Find all numbers divisible by 25, that begin with 6.

Regards.

Answer 1

An integer is divisible by $25$ if and only if the last two digits are $00$, $25$, $50$, or $75$. Therefore, there are four possibilities.

$$\pm6X00,\ \pm6X25,\ \pm6X50,\ \pm6X75$$

where $X$ is any sequence of digits, perhaps empty.

(Don't forget the negative integers as well! Though you could quibble about whether a number like $-625$ starts with a minus sign or with a $6$.)

@GeoffRobinson makes the excellent point that this works for decimal, base 10, representation. This would need to be changed for other number systems.

Answer 2

They are all numbers of the form $$6X\dots XYY$$ where $X\dots X$ could be anything, and $YY=00, 25, 50, 75$.

Answer 3

I'm going to assume base 10 (decimal), and that they have to be positive.

There are infinitely many such numbers. For any $n > 1$, you can just do $6 \times 10^n$ to get one such number, then keep adding 25 and stop short of $7 \times 10^n$ to get all such numbers with $n + 1$ digits.

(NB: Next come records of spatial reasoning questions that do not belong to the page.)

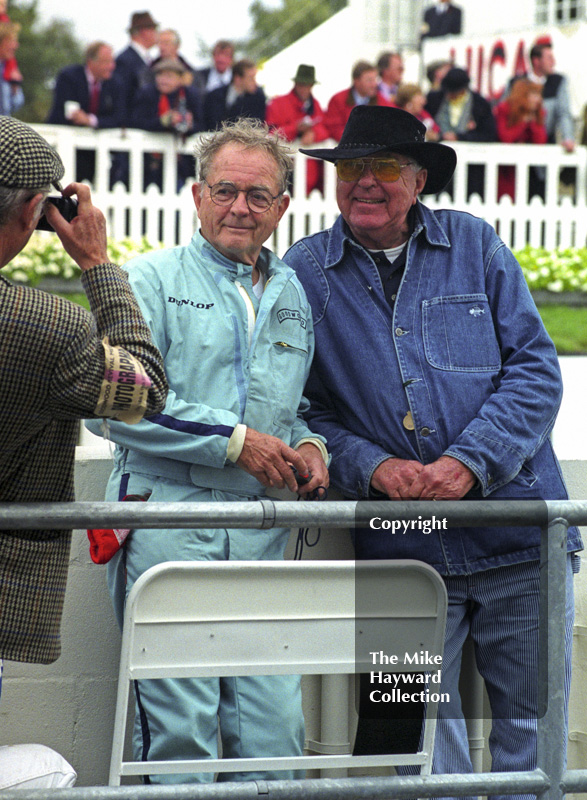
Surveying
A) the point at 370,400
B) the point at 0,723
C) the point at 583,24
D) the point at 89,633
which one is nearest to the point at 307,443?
the point at 370,400

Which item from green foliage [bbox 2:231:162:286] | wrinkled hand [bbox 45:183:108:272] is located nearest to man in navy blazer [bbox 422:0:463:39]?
green foliage [bbox 2:231:162:286]

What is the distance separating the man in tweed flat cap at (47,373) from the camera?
6.48ft

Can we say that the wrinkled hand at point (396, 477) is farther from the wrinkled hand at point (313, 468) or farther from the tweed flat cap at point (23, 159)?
the tweed flat cap at point (23, 159)

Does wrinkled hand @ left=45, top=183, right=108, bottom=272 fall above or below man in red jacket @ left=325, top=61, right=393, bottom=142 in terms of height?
below

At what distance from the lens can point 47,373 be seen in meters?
1.98

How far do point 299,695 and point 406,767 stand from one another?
337mm

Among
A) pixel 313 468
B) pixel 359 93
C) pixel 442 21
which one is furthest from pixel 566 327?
pixel 442 21

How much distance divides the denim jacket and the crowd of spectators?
685 centimetres

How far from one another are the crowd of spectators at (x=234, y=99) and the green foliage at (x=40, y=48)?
14.2m

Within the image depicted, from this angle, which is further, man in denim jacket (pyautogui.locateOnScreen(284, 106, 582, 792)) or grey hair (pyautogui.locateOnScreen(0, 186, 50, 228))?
man in denim jacket (pyautogui.locateOnScreen(284, 106, 582, 792))

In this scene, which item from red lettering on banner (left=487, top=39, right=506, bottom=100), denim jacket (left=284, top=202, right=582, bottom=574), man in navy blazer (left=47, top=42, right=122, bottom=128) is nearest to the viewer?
denim jacket (left=284, top=202, right=582, bottom=574)

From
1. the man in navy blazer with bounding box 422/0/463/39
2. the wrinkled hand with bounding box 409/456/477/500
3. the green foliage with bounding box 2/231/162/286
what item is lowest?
the wrinkled hand with bounding box 409/456/477/500

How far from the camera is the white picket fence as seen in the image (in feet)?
37.5

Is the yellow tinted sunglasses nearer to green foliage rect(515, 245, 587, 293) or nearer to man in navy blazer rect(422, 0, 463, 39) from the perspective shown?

Do note that $625 = 25^2 = 5^4$. Are there other powers of 5 that begin with 6? That's a slightly more interesting question. (There's at least one other).

Answer 4

If you want use the rules of modular-arithmetic you can write: $$z=a_0+a_1\cdot 10+...+a_n\cdot 10^n$$ With $a_n=6$ The number $z$ is divisible for $25$ if $$a_0+10\cdot a_1$$ is a multiple of $25$ Indeed $$a_0\equiv a_0\pmod {25}$$ $$10\cdot a_0\equiv 10\cdot a_0\pmod {25}$$ While the other digits are divisible for $25$ Indeed $$10^2\equiv 0\pmod {25}$$ And etc...